In February 2021, William and other mutual friends decided to set up a fan club in Australia to unite Olympique de Marseille fans scattered across the country.


"Our fan club was founded on the 17th of February 2021, so it was our one-year anniversary recently, " he said.


"The club started when a few people saw other fans at local football games wearing Marseille shirts, so we thought why not create a fan base in Australia. There are many OM fan clubs around the world, like in Singapore, Tunisia, and New Caledonia.


"We thought there was something missing here, and in Australia, there are over 30,000 people from France, and I bet half of those people are Marseille fans.

OM Australia recently had their one-year anniversary. Source: Marseillais en Australie Facebook

"Most of the members have been in Australia for many years. We aren't backpackers, so we can't bleed the same passion of following Marseille back in France due to the time difference and with people working full-time jobs.


"When we created the group, a lot of members personally thanked us for setting it up because there are no other official French fan clubs in Australia."


There are several social events that OM fans in Australia use to engage their members regularly.


"We try to organise events on the weekends in Melbourne, where most of our members live," William added.


"We play pétanque, a sport from Marseille, we have a club shop that has our logos printed on t-shirts and jumpers, and we try to meet up for big games and do a BBQ."


The unique event in OM Australia's short history would be watching the derby against Paris Saint-Germain together as one group.


The derby against Paris Saint-Germain is the biggest game in French football and is not only a battle between two clubs but rather two cities.

OM fans in Australia watching the game against PSG at 5am. Source: Marseillais en Australie.

"The rivalry between Paris St-Germain and Marseille became popular in 1993 when we won the Champions League," William said.


"Before the 1990s, Paris didn't have a good football team, there wasn't a real rivalry, but now it is more than a football derby, but a geographical derby.


"Geographically and socially, Marseille is a poor city, and Paris is where everything in France happens. Paris is located quite central, where the government is, where the main businesses are.

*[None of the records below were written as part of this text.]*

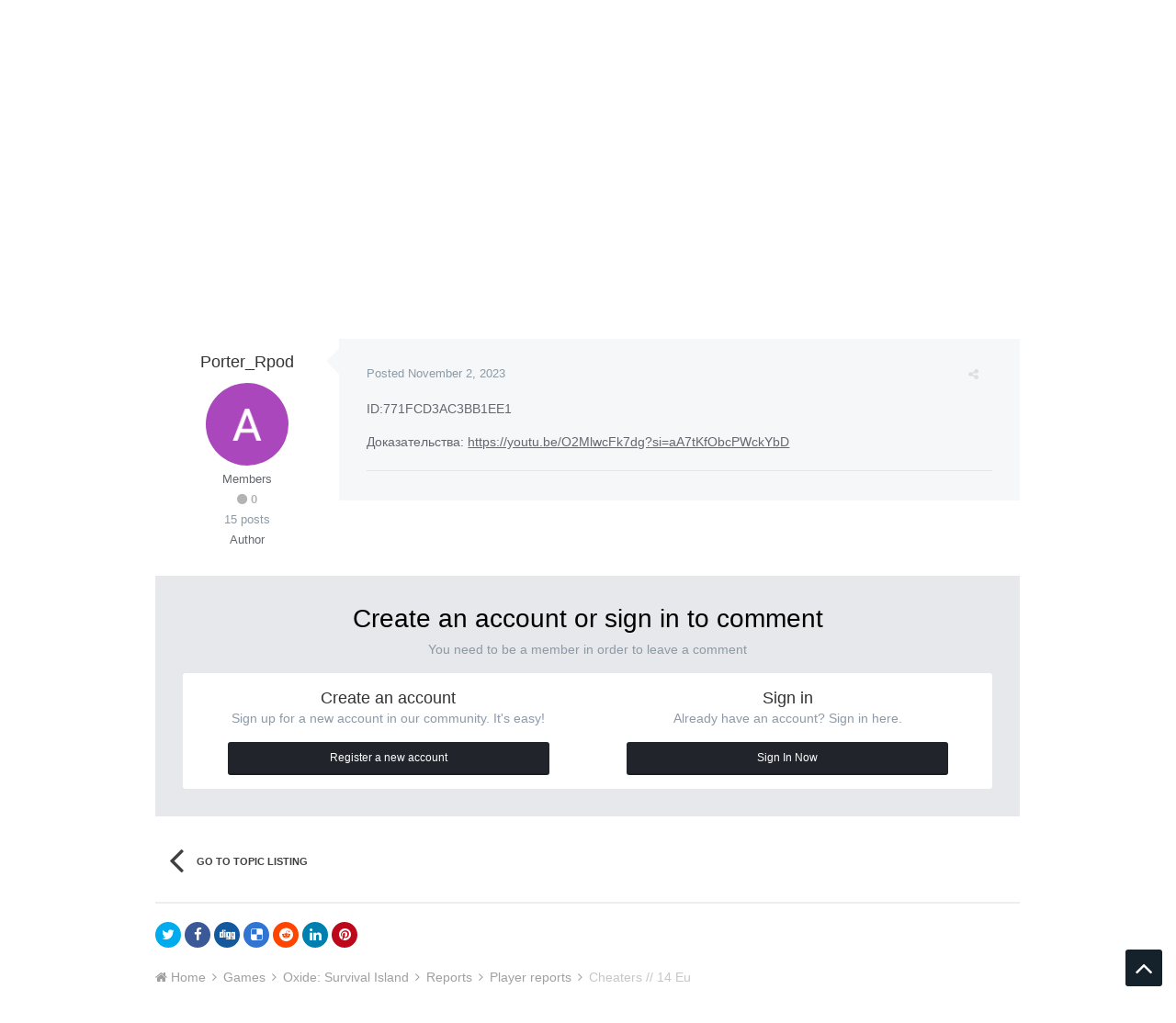

--- FILE ---
content_type: application/javascript
request_url: https://forum.catsbit.com/uploads/set_resources_2/f8fa2bd26859b580f2a6722e2e4f75ef_custom.js
body_size: 2147
content:
!function($,e,t){"use strict";ips.controller.register("plugins.base",{initialize:function(){var e=this;e.base=ipsSettings.base,e.base.$header=e.scope.siblings("#ipsLayout_header"),e.inDev=!1,e.baseLC(),e.baseHoverDesc(),e.inDev&&(console.log("Base Settings:",e.base),console.log("Scope:",e.scope))},baseLC:function(){var e=this;e.formData={};var t=e.scope.parent().parent().find("#baseLC"),a=t.find("#LCForm"),s={},i=function(){t.find("#baseSaveLC").click(function(e){e.preventDefault(),u().then(p)}),t.find("#baseResetLC").click(b),o()},o=function(){t.find(".lcBgImg").click(function(){var e=$(this).val();$("body").attr("data-base-bg-img",$(this).val())}),t.find("label").click(function(){$(this).siblings().removeClass("active").end().addClass("active")}),t.find("select").on("change",function(){u()}),t.find('input[type=text]:not(".base-cp")').on("blur",function(){u()}),t.find(".base-cp").each(function(){$(this).minicolors({control:$(this).attr("data-control")||"hue",defaultValue:$(this).attr("data-defaultValue")||"",inline:"true"===$(this).attr("data-inline"),letterCase:$(this).attr("data-letterCase")||"lowercase",opacity:$(this).attr("data-opacity"),position:$(this).attr("data-position")||"bottom left",change:function(e,t){var a;try{a=e?e:"transparent",t&&(a+=", "+t);var s=$(this).data("type");c(e,s)}catch(i){}},hide:function(){},theme:"default"})})},r=function(e){var t={},a=$("#"+e).serializeArray();return $.each(a,function(e,a){t[a.name]=a.value}),t},n=function(){if(e.formData.hasOwnProperty("lcBgImg")){var t=e.formData.lcBgImg;$("body").attr("data-base-bg-img",t)}},c=function(t,a,s){var i=function(e){$("body").css("background-color",e)},o=function(t){$(e.base.elements.primaryBgs).css("background-color",t),$(e.base.elements.primaryColors).css("color",t),$(e.base.elements.primaryBorders).css("border-color",t)},r=function(t){$(e.base.elements.secondaryBgs).css("background-color",t),$(e.base.elements.secondaryColors).css("color",t),$(e.base.elements.secondaryBorders).css("border-color",t)};if("undefined"!=typeof s&&null==a)return i(e.formData.lcBgColor),o(e.formData.lcPrimaryColor),r(e.formData.lcSecondaryColor),!1;switch(a){case"bg":i(t);break;case"primary":o(t);break;case"secondary":r(t)}},l=function(){if(e.formData.hasOwnProperty("lcWidth")){var t="1"==e.base.boxedMode?".base-boxed .base-wrapper":".ipsLayout_container";$(""+t).css("width",e.formData.lcWidth)}},f=function(){e.formData.hasOwnProperty("lcPrimaryFont")&&$(e.base.elements.primaryFonts).css("font-family",e.formData.lcPrimaryFont),e.formData.hasOwnProperty("lcSecondaryFont")&&$(e.base.elements.secondaryFonts).css("font-family",e.formData.lcSecondaryFont)},d=function(){l(),f(),n()},p=function(){var e=ips.ui.dialog.getObj($("#baseNewLC"));e.hide()},u=function(){var t=$.Deferred();return e.formData=r("LCForm"),ips.utils.cookie.set("baseLCFormData",JSON.stringify(e.formData)),d(),$(window).trigger("resize"),t.resolve(),t.promise()},m=function(){for(var t in e.formData)if(e.formData.hasOwnProperty(t)){var s=a.find("."+t);switch(s.attr("type")){case"text":s.val(e.formData[t]);break;case"select-one":s.val(e.formData[t]);break;case"radio":a.find("."+t+':radio[value="'+e.formData[t]+'"]').attr("checked","checked").prev().addClass("active")}}},b=function(e){e.preventDefault(),"undefined"!=typeof ips.utils.cookie.get("baseLCFormData")&&ips.utils.cookie.unset("baseLCFormData"),p(),location.reload()};if("undefined"!=typeof ips.utils.cookie.get("baseLCFormData")){var h=ips.utils.cookie.get("baseLCFormData");e.formData=JSON.parse(h),m()}i()},baseHoverDesc:function(){"1"==this.base.hoverDesc&&(this.scope.find(".base-hover-desc-wrap").removeClass("ipsHide"),this.scope.find(".cForumList .ipsDataItem .ipsDataItem_meta").hide(),this.scope.find(".cForumList .ipsDataItem .ipsDataItem_title").hover(function(e){var t=$(this).find(".ipsDataItem_meta");return null==t.text()||t.text().replace(/\s/g,"").length<1?!1:(t.css("display",""),void t.stop().addClass("show"))},function(){var e=$(this).find(".ipsDataItem_meta");e.stop().removeClass(function(){e.removeClass("show");var t=setTimeout(function(){e.hide(),clearTimeout(t)},500)})}))}}),ips.controller.register("plugins.baseBackToTop",{initialize:function(){var e=!0,t=this.scope;$(window).scroll(function(){e&&(t.addClass("loaded"),e=!1),$(this).scrollTop()>100?t.addClass("in"):t.removeClass("in")}),t.click(function(e){e.preventDefault(),$("html, body").animate({scrollTop:0},250)})}}),ips.controller.register("plugins.baseStickyHeader",{initialize:function(){var e=this;e.options={header:$(e.scope),topClass:"base-sticky-top",spacerHeight:89,spacerClass:"base-sticky-spacer"},setTimeout(function(){e.fixToTop()},1e3),$(window).scroll(function(){e.fixToTop()})},fixToTop:function(){var e=this.options,t=ipsSettings.base.boxedMode?parseInt($(".base-wrapper").css("margin-top")):e.header.offset().top;e.header.offset().top==t?e.header.parent().addClass(e.topClass):e.header.hasClass(e.topClass)&&(e.header.parent().removeClass(e.topClass),e.header.prev().addClass(e.spacerClass))}}),ips.controller.register("plugins.baseResizeLogo",{initialize:function(){var e=$(window),t=this.scope.parent();e.width()<=979&&t.textfill(),e.on("resize",function(){e.width()<=979&&t.textfill()})}}),ips.controller.register("plugins.baseFooterInstagram",{initialize:function(){var e=new Instafeed({get:"user",userId:ipsSettings.base.footer.instagram.userid,limit:ipsSettings.base.footer.instagram.limit,clientId:ipsSettings.base.footer.instagram.clientid,accessToken:ipsSettings.base.footer.instagram.token,template:'<li class="ipsGrid_span4"><a target="_blank" href="{{link}}"><img src="{{image}}" /></a></li>'});e.run()}}),ips.controller.register("plugins.baseFooterTwitter",{initialize:function(){var e={id:""+ipsSettings.base.footer.twitter.widgetid,domId:"twitter-feed",maxTweets:ipsSettings.base.footer.twitter.limit,enableLinks:!0,showUser:!1,showTime:!1,showImages:!1,showInteraction:!1};twitterFetcher.fetch(e)}})}(jQuery,_);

"Last year, PSG played against Marseille at the Stade Vélodrome with Messi. We organised a meetup in a Melbourne park at 5am. We used a power generator and bought a TV to watch the game, and it felt great."

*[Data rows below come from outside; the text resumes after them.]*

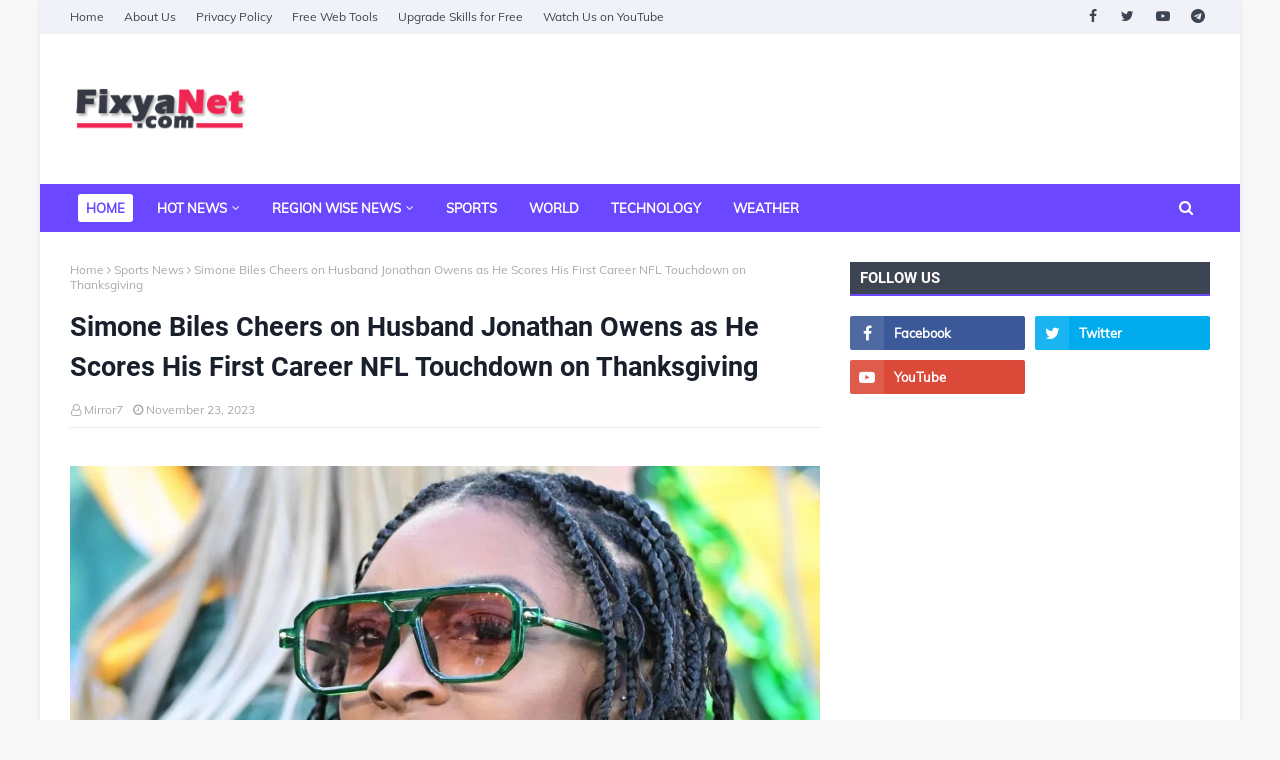

--- FILE ---
content_type: text/html; charset=utf-8
request_url: https://www.google.com/recaptcha/api2/aframe
body_size: 257
content:
<!DOCTYPE HTML><html><head><meta http-equiv="content-type" content="text/html; charset=UTF-8"></head><body><script nonce="WydYZIcv1sEZr1lcMYnpFA">/** Anti-fraud and anti-abuse applications only. See google.com/recaptcha */ try{var clients={'sodar':'https://pagead2.googlesyndication.com/pagead/sodar?'};window.addEventListener("message",function(a){try{if(a.source===window.parent){var b=JSON.parse(a.data);var c=clients[b['id']];if(c){var d=document.createElement('img');d.src=c+b['params']+'&rc='+(localStorage.getItem("rc::a")?sessionStorage.getItem("rc::b"):"");window.document.body.appendChild(d);sessionStorage.setItem("rc::e",parseInt(sessionStorage.getItem("rc::e")||0)+1);localStorage.setItem("rc::h",'1768001443550');}}}catch(b){}});window.parent.postMessage("_grecaptcha_ready", "*");}catch(b){}</script></body></html>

Many football fans across Australia do not perceive French football as attractive or entertaining; the term 'farmers league' is common when discussions are held about Ligue 1.

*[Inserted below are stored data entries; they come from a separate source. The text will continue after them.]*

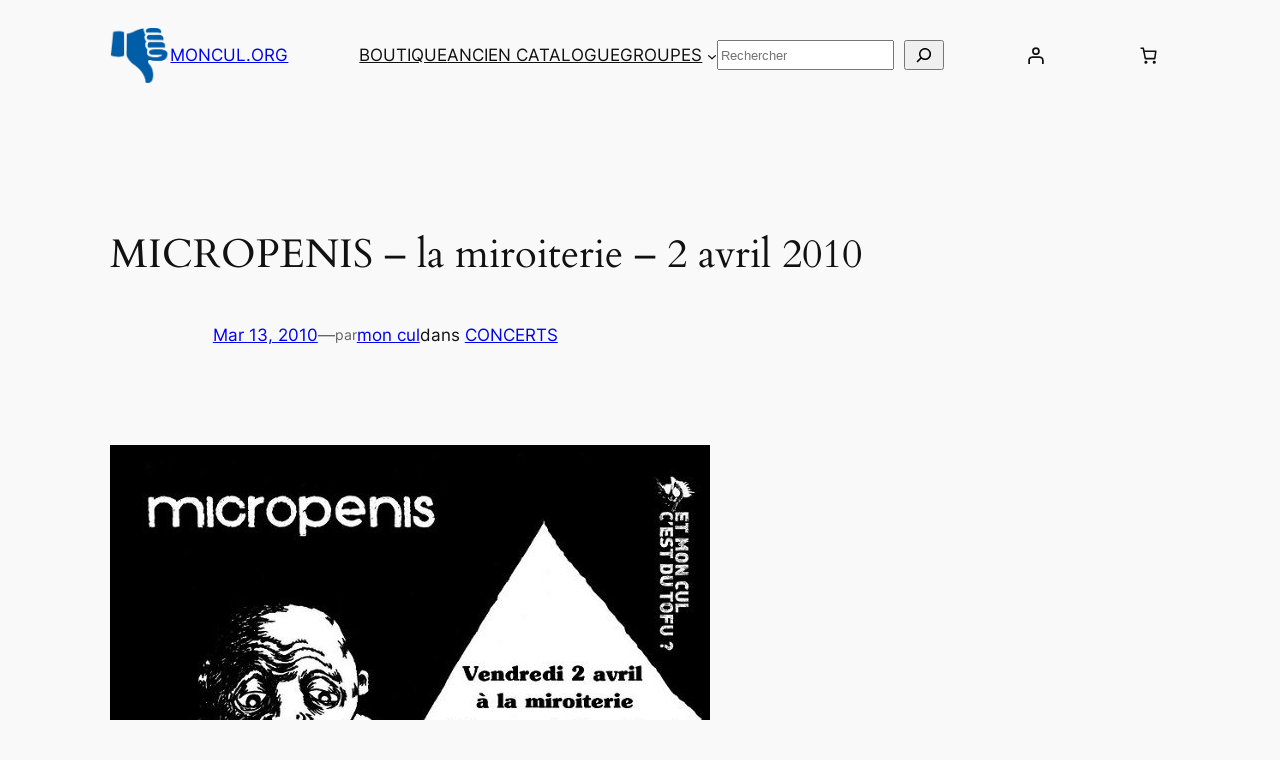

--- FILE ---
content_type: text/css
request_url: https://moncul.org/wp-content/plugins/woocommerce/assets/client/blocks/customer-account.css?ver=wc-10.4.0
body_size: 198
content:
@keyframes wc-skeleton-shimmer{to{transform:translateX(100%)}}.is-layout-constrained>.wp-block-woocommerce-customer-account.alignright{float:none;justify-content:flex-end}.is-layout-constrained>.wp-block-woocommerce-customer-account.alignleft{float:none;justify-content:flex-start}.is-layout-constrained>.wp-block-woocommerce-customer-account.aligncenter{float:none;justify-content:center}.wp-block-woocommerce-customer-account a{align-items:center;color:currentColor!important;display:flex;gap:.5em;line-height:1;padding:.5em;text-decoration:none!important;white-space:nowrap}.wp-block-woocommerce-customer-account a:hover{text-decoration:underline!important}.wp-block-woocommerce-customer-account a .wc-block-customer-account__account-icon{height:1.5em;width:1.5em}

OM fans in Australia showing off their banners and flags. Source: Marseillais en Australie Facebook

William does believe that French football needs to change for more clubs to be competitive in Europe.


"The amount of young French footballers leaving the league affects Ligue 1," William said.


"When they are 16 or 17 years old, they usually get bored of playing in France and get bought by another club.


"Unfortunately, the financial ecosystem in French football is not as strong as compared to England or Germany. I hope it changes."


Fan clubs such as SPFC Australia, Palmeirenses in Sydney, and now Olympique Marseille in Australia will only help change the football landscape in this country.


Through these groups, Australian football can become more recognisable through their passion and pride, even though they live in a different continent.


Football in Australia has always been and will continue to be a bridge to unite people from migrant communities to follow their favourite club. It does not matter what the location or timezone.